** Trecho para leitura **
Thursday, 25 de April de 2024 ISSN 1519-7670 - Ano 24 - nº 1284

Um gigante dentro da telinha

Sai o folclore, entra o jornalismo. Nos dois últimos meses, a TV francesa se esmerou na tentativa de compreender o Brasil. Foram três grandes reportagens sobre o ‘gigante’ do hemisfério sul, sem que o assunto girasse em torno de favelas, samba ou futebol. No dia-a-dia, o Brasil só aparece na TV francesa quando acontece algo como um arrastão nas praias.

Três programas longos e muito bem realizados mostraram aos franceses que o Brasil, o país-continente 17 vezes maior do que a França, não é só o folclore dos clichês construídos em torno de um povo mestiço, alegre e cordial.

** Tarefa escrita 1 **
Segundo o trecho sobre a TV francesa, quantas grandes reportagens sobre o Brasil foram exibidas nos dois últimos meses?

** Dados fornecidos **
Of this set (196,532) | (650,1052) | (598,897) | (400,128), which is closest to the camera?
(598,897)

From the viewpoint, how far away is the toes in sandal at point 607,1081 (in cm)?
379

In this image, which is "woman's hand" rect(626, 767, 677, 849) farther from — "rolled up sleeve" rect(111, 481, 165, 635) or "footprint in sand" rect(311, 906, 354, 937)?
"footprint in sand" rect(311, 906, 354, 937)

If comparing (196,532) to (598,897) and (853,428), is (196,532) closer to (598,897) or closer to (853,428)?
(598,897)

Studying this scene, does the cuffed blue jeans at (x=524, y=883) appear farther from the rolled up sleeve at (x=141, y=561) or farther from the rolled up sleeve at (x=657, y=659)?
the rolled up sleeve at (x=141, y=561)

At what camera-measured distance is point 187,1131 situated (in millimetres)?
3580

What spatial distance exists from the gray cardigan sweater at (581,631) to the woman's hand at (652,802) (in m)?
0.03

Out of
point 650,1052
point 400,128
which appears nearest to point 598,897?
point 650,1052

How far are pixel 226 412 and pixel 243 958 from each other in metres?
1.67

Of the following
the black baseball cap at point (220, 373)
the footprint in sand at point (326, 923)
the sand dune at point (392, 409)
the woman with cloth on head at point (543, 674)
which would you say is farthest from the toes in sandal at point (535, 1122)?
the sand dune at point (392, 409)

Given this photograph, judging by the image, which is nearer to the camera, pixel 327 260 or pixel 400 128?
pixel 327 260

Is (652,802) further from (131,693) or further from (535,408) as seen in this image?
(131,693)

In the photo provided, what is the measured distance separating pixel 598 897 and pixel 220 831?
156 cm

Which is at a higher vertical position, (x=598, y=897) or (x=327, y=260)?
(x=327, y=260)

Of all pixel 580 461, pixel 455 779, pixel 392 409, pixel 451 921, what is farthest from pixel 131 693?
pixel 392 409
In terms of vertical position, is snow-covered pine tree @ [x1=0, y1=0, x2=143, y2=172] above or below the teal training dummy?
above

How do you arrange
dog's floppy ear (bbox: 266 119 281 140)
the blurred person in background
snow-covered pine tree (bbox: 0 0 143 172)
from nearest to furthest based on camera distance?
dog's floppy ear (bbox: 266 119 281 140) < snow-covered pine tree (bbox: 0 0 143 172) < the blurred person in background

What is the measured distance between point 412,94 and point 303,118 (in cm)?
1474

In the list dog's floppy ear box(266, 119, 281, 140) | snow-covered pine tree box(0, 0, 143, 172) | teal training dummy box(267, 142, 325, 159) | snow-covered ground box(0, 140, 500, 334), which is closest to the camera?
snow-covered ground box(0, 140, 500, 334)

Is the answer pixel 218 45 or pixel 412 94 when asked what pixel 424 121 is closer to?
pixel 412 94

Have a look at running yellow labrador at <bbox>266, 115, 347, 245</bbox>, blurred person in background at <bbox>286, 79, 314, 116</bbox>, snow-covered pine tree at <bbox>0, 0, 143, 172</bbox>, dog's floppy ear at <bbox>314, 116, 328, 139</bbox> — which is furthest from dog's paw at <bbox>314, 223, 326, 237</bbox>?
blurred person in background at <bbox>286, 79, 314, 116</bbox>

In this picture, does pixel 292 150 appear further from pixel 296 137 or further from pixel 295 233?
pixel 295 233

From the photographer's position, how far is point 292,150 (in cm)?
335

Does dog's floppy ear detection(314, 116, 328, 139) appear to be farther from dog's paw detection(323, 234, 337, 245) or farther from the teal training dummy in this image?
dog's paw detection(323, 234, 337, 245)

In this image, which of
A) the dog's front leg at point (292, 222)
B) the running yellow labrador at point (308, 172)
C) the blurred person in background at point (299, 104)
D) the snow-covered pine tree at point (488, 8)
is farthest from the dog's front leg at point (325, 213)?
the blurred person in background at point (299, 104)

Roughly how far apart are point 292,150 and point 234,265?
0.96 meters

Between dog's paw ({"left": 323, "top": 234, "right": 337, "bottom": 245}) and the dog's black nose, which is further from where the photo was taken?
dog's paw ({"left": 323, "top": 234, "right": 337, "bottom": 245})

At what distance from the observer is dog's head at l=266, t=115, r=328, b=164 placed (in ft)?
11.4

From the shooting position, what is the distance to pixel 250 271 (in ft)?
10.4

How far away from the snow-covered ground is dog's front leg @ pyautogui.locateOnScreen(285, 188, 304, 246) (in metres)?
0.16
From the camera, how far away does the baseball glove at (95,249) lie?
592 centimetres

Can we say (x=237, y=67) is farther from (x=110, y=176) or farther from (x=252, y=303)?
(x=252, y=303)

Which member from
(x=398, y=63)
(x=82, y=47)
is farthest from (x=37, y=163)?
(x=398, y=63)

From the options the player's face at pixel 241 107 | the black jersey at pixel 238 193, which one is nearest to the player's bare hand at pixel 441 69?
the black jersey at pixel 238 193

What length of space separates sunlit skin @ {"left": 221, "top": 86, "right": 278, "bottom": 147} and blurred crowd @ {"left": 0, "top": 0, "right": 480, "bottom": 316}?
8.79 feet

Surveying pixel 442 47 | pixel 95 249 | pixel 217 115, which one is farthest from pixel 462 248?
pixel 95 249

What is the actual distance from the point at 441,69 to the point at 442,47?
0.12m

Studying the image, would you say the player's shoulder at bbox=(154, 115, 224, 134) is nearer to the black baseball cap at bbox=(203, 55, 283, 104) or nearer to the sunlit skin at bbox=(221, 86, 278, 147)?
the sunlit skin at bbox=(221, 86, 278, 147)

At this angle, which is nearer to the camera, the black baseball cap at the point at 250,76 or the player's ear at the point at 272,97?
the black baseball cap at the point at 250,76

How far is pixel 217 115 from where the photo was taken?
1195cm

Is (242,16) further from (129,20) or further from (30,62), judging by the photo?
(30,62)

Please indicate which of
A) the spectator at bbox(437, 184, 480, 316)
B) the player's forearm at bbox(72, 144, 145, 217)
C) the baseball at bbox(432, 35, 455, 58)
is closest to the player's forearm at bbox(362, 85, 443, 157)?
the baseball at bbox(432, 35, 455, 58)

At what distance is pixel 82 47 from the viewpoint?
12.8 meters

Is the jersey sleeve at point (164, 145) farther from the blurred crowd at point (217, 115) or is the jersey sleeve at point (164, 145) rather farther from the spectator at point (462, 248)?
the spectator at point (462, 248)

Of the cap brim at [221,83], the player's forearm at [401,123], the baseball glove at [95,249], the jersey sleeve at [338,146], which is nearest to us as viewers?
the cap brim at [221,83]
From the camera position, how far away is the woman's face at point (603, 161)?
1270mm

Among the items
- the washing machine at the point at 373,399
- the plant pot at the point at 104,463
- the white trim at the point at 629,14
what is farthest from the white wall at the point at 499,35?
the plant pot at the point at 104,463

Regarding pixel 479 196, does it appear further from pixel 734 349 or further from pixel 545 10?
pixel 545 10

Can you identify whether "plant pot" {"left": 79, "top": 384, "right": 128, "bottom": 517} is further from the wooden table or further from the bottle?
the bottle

** Tarefa escrita 2 **
Coloque em uma tabela Markdown as linhas dos registros desde a que contém "Of the cap brim" até o fim dos registros, ambas inclusive, deixando de fora as linhas em branco. Use as colunas "Número" e "Linha".

** Resultado final 1 **
Foram três grandes reportagens.

** Resultado final 2 **
| Número | Linha |
|---|---|
| 1 | Of the cap brim at [221,83], the player's forearm at [401,123], the baseball glove at [95,249], the jersey sleeve at [338,146], which is nearest to us as viewers? |
| 2 | the cap brim at [221,83] |
| 3 | From the camera position, how far away is the woman's face at point (603, 161)? |
| 4 | 1270mm |
| 5 | Among the items |
| 6 | - the washing machine at the point at 373,399 |
| 7 | - the plant pot at the point at 104,463 |
| 8 | - the white trim at the point at 629,14 |
| 9 | what is farthest from the white wall at the point at 499,35? |
| 10 | the plant pot at the point at 104,463 |
| 11 | Regarding pixel 479 196, does it appear further from pixel 734 349 or further from pixel 545 10? |
| 12 | pixel 545 10 |
| 13 | Can you identify whether "plant pot" {"left": 79, "top": 384, "right": 128, "bottom": 517} is further from the wooden table or further from the bottle? |
| 14 | the bottle |